═══ RECORDS FOR THIS TASK
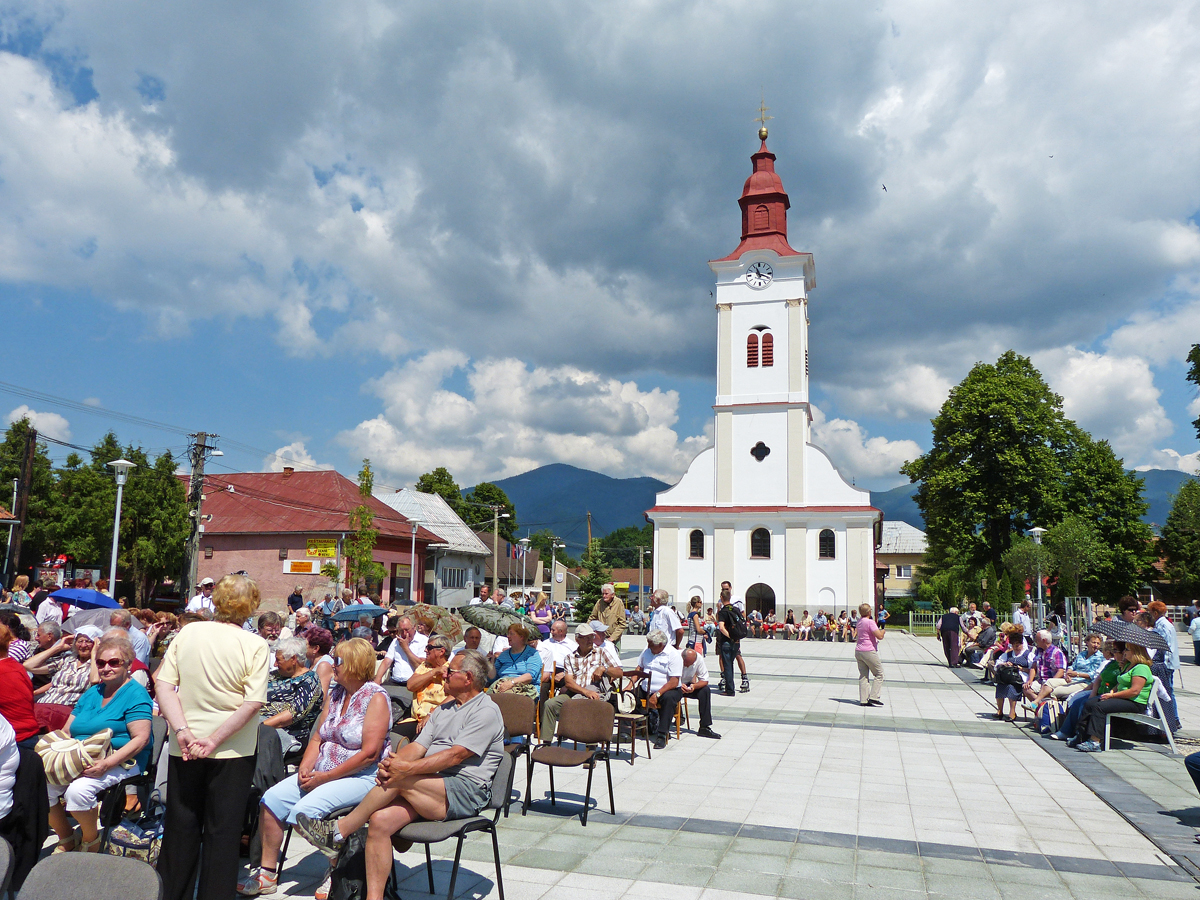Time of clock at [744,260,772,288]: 11:18
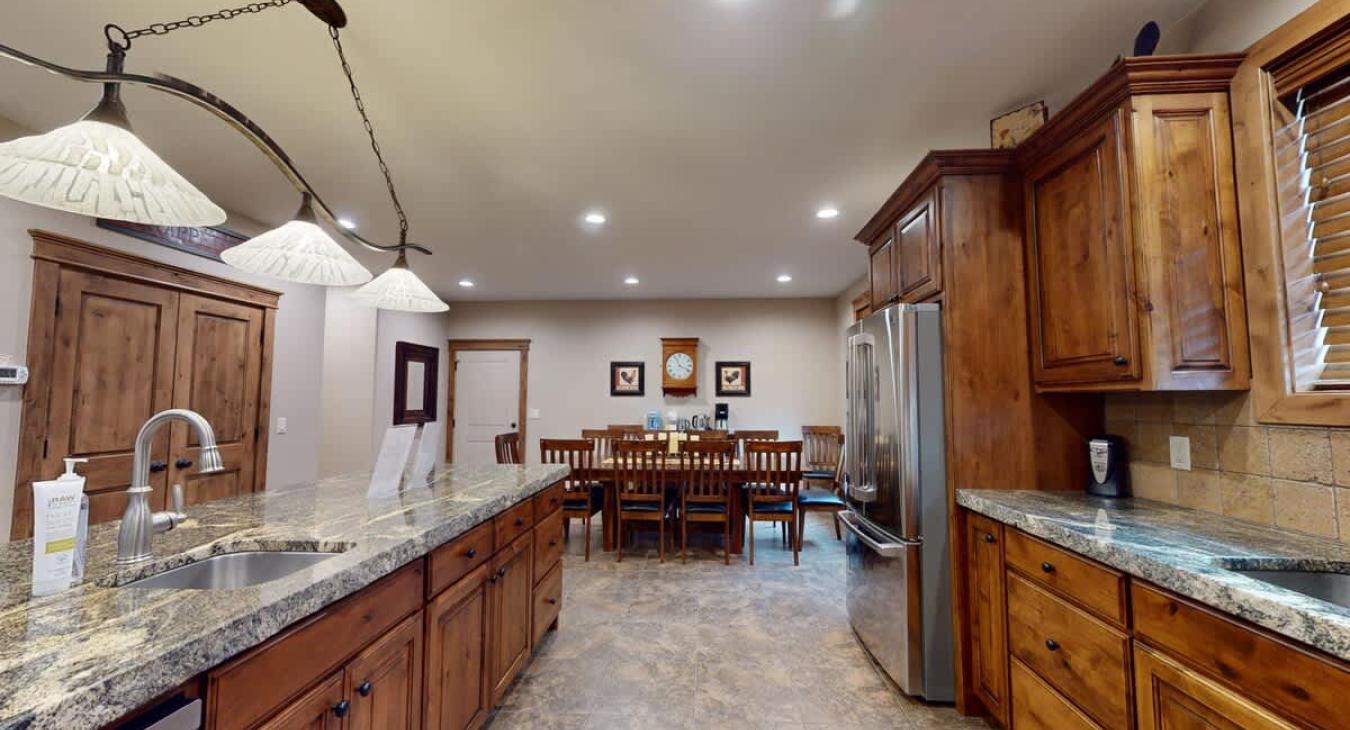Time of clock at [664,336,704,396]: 11:18
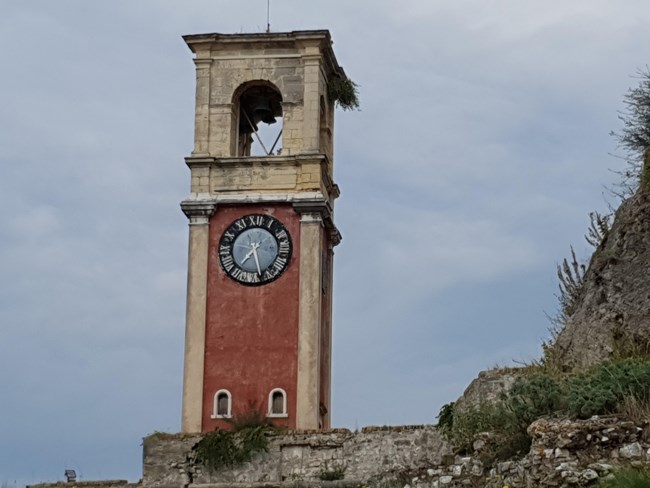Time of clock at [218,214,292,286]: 7:27
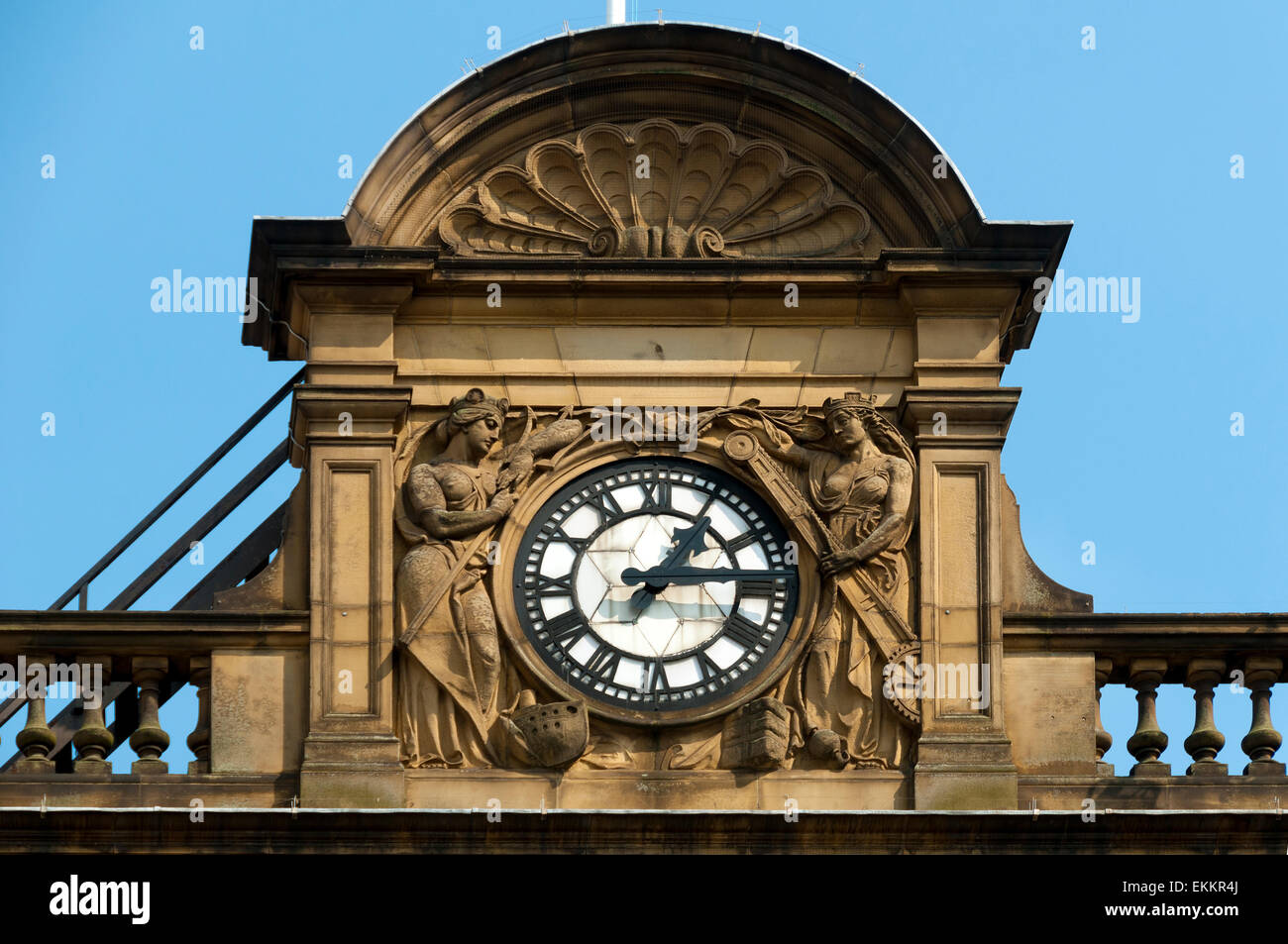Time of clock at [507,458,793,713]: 1:13
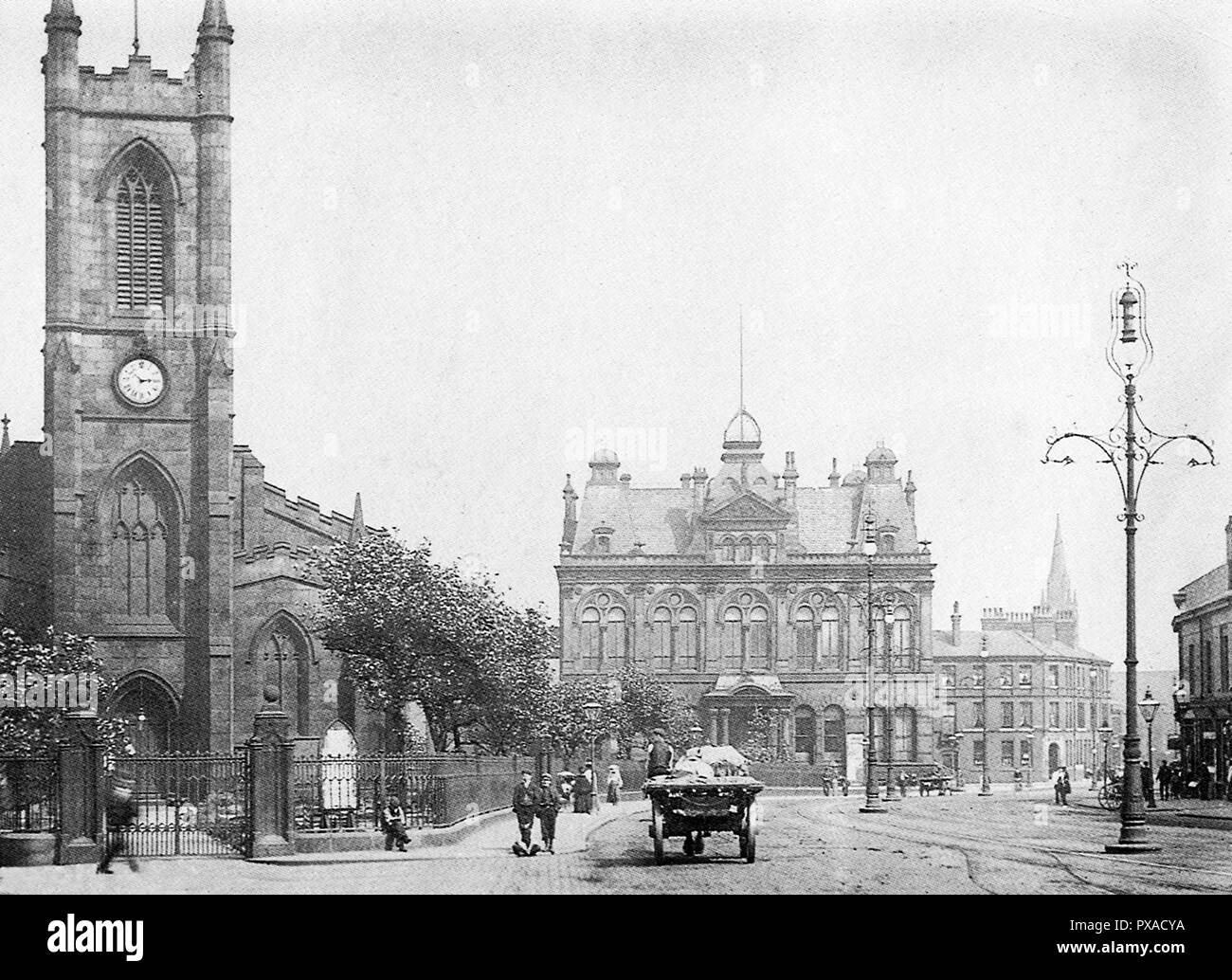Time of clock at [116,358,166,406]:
══════
**YOUR GOAL**
Copy out every line of the listing above word for word, omitting the pictures.

**IN RESPONSE**
Time of clock at [744,260,772,288]: 11:18
Time of clock at [664,336,704,396]: 11:18
Time of clock at [218,214,292,286]: 7:27
Time of clock at [507,458,793,713]: 1:13
Time of clock at [116,358,166,406]:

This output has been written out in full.